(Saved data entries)
'''

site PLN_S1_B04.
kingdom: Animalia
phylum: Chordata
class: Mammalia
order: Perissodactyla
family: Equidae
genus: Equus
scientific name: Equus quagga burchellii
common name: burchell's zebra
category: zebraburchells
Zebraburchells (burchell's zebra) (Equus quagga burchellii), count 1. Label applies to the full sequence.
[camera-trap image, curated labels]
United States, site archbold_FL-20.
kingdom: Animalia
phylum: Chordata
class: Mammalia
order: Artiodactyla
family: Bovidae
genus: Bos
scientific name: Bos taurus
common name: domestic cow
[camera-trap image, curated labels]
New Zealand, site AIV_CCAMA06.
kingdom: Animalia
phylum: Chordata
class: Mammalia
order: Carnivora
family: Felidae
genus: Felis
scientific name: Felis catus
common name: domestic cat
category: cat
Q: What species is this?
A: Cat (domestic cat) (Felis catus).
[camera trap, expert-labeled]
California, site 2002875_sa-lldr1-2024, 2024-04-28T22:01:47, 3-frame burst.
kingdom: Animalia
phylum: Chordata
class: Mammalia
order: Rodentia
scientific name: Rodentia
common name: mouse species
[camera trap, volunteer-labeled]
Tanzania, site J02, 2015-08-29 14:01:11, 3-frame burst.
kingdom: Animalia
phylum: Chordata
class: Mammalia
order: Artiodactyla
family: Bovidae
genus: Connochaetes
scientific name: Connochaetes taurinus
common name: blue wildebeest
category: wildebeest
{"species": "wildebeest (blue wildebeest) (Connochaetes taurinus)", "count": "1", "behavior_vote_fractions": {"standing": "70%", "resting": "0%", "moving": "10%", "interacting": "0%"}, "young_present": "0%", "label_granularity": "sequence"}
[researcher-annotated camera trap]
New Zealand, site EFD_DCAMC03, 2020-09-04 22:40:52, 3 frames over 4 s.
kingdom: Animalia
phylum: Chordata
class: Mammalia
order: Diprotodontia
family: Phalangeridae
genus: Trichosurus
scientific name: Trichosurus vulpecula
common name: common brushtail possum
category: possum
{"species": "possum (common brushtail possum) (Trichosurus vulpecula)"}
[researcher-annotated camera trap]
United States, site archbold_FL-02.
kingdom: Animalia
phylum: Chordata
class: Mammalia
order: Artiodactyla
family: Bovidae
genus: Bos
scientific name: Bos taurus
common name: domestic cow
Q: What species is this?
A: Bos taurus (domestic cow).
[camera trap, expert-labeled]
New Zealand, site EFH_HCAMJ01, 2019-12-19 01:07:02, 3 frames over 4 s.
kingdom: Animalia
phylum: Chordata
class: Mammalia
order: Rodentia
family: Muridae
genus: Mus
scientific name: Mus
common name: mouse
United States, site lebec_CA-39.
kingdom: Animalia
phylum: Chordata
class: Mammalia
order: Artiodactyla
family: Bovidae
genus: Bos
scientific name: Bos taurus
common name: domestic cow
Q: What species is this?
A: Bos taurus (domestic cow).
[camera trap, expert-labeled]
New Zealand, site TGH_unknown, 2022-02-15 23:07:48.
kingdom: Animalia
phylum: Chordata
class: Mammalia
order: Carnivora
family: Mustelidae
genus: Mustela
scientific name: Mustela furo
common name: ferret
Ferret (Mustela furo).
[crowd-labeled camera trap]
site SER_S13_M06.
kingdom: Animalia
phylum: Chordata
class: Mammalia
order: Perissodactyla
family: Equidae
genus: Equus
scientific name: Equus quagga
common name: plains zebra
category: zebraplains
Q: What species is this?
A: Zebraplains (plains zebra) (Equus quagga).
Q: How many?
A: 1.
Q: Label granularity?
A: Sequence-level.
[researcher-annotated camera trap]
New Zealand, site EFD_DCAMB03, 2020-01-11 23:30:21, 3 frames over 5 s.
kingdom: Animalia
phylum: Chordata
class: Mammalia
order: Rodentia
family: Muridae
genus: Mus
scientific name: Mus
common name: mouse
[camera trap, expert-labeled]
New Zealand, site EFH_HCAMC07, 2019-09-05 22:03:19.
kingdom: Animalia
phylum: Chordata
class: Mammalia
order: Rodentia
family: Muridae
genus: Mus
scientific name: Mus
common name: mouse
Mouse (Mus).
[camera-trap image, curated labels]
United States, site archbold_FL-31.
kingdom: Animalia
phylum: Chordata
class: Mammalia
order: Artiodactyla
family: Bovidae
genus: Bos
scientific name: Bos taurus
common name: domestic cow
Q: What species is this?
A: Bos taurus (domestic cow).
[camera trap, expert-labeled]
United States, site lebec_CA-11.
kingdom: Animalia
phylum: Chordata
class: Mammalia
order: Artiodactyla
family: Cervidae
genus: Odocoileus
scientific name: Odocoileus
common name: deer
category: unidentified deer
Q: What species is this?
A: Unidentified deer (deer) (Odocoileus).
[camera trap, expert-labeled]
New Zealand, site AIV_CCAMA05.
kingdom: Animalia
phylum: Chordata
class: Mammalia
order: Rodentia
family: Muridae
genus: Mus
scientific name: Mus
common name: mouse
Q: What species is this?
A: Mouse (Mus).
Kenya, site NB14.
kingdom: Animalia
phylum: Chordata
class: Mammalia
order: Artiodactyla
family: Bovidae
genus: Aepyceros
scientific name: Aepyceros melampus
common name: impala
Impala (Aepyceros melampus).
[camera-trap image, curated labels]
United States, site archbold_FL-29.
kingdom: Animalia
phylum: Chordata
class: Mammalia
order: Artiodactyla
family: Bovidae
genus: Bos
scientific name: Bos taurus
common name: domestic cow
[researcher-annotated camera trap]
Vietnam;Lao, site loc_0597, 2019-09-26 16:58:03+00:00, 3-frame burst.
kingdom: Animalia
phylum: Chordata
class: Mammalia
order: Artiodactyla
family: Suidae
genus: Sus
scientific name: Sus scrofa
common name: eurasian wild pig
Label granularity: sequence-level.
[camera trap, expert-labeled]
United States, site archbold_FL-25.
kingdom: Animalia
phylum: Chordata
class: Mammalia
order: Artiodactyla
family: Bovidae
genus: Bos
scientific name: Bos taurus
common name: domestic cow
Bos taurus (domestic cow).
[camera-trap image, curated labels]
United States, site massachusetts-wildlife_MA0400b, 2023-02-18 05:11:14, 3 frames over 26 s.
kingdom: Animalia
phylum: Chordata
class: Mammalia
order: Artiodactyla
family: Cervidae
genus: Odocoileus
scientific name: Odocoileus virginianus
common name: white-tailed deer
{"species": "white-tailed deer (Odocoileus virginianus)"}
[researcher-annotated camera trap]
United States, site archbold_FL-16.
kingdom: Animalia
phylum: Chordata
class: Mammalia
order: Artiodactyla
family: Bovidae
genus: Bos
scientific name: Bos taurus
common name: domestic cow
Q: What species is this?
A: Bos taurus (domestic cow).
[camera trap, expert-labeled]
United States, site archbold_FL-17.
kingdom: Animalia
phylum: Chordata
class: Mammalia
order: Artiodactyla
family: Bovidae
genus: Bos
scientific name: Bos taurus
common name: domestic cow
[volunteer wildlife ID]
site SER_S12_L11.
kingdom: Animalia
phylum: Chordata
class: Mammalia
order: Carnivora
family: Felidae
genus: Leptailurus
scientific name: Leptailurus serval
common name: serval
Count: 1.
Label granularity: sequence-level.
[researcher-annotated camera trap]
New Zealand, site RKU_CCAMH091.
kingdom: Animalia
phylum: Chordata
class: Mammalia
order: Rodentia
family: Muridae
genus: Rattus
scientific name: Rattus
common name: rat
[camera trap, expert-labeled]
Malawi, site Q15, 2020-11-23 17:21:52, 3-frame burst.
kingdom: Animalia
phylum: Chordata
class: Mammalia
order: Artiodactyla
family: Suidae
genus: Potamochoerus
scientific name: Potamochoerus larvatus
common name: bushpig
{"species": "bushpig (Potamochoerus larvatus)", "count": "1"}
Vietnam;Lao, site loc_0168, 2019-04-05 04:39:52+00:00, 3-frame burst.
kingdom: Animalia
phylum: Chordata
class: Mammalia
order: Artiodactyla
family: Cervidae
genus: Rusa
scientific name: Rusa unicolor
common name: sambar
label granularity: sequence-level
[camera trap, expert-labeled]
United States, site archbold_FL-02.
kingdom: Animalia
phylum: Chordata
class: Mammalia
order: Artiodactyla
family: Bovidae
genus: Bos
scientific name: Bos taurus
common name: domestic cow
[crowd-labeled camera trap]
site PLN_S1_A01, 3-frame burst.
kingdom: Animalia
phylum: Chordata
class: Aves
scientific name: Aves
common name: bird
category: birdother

'''

## TRY IT
The lines to return are those in the records above that hold the word "Vietnam".

## WRITTEN REPLY
Vietnam;Lao, site loc_0597, 2019-09-26 16:58:03+00:00, 3-frame burst.
Vietnam;Lao, site loc_0168, 2019-04-05 04:39:52+00:00, 3-frame burst.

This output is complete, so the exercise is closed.